● Texto para analizar
No tuvo una vida fácil. Avanzó por la vida buscando permanentemente al padre que perdió en trágicas circunstancias —ese de cuya mano iba a la Casa del Pueblo, el que le compraba galletas de mantequilla a espaldas de su madre y la abrazaba más que al resto de sus hermanos—, y creyó encontrarlo en mi padre, el que menos le convenía, el que más la hizo sufrir.
Tampoco nuestra relación fue fácil, en su vida pocas cosas lo fueron. A decir verdad, fue muy complicada. Tras catorce años de ausencia, volvió a mi vida cuando yo tenía las hormonas revueltas, la cabeza rebosante de contradicciones y el corazón anegado de la ira que su abandono me provocó. Volvió vencida, cansada, decepcionada con el mundo y rabiosa con ella misma y, por extensión, conmigo. Yo le recordaba tanto a él…
Muchos años después, cierro los ojos y aún la veo con su melena rubia, sus pantalones de campana y un suéter rojo muy ajustado o con su bikini bañándose en la Caleta —¡qué atrevimiento!—. Y con esa imagen, vuelve el olor a naftalina que se esparcía por el dormitorio cuando, recién llegada de Barcelona, de Milán o de Munich, abría las maletas —¡cómo deseaba yo verlas guardadas para siempre en el altillo del armario!— y sacaba su ropa elegante y moderna: vestidos atrevidos, sombreros, cinturones anchos, pañuelos de seda, perfumes… Y regresa el vértigo de calzarme sus tacones. «¿Cuando sea mayor podré ponérmelos?» «Cuando seas mayor podrás hacer lo que quieras», y el estremecimiento al recordar su risa y el eco de su voz cantando Maruja Limón mientras hacía leche frita. Poniéndonos al día de nuestras vidas con mis hermanos, descubrí que nuestro padre también la hacía. Me pregunto a qué lugar les transportaría ese olor dulce y picante de la leche y la canela. Tal vez al mismo. Al que no pudieron compartir… Y ya todo es nostalgia de un tiempo en el que ella lo fue todo para mí: la ausencia que congela y la presencia que quema; la eterna promesa de regreso y el regreso que destroza; el ser más amado y el más odiado. Pura contradicción.
Pero, a pesar de todo, con la objetividad que da el tiempo y la serenidad que otorga el perdón, sé que fue su energía, su vitalidad y su genio los que dieron lustre a mi infancia. Solo por eso, ya mereció la pena tenerla como madre.
Si existe otra vida y volvemos a encontrarnos en ella, espero que, esa vez, sí podamos disfrutarnos como nos merecíamos. Te quiero, madre.

● Datos de origen
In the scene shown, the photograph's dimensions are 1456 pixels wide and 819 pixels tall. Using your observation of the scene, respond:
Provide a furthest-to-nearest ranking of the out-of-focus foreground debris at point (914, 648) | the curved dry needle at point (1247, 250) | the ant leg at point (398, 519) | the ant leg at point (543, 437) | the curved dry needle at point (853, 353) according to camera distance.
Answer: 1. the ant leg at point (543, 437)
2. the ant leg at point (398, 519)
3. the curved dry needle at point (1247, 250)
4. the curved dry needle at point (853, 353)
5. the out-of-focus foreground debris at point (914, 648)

...

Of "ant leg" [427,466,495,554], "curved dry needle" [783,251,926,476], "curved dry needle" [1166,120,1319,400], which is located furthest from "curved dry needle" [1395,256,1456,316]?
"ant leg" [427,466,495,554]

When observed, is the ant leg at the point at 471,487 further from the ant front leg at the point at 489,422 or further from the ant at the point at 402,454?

● Enunciado de la tarea
Reproduce sin cambios el tramo del texto sobre la madre que va desde «Pero, a pesar» hasta «tenerla como madre.», ambos incluidos. No es necesario consultar las filas.

● Respuesta de la tarea
Pero, a pesar de todo, con la objetividad que da el tiempo y la serenidad que otorga el perdón, sé que fue su energía, su vitalidad y su genio los que dieron lustre a mi infancia. Solo por eso, ya mereció la pena tenerla como madre.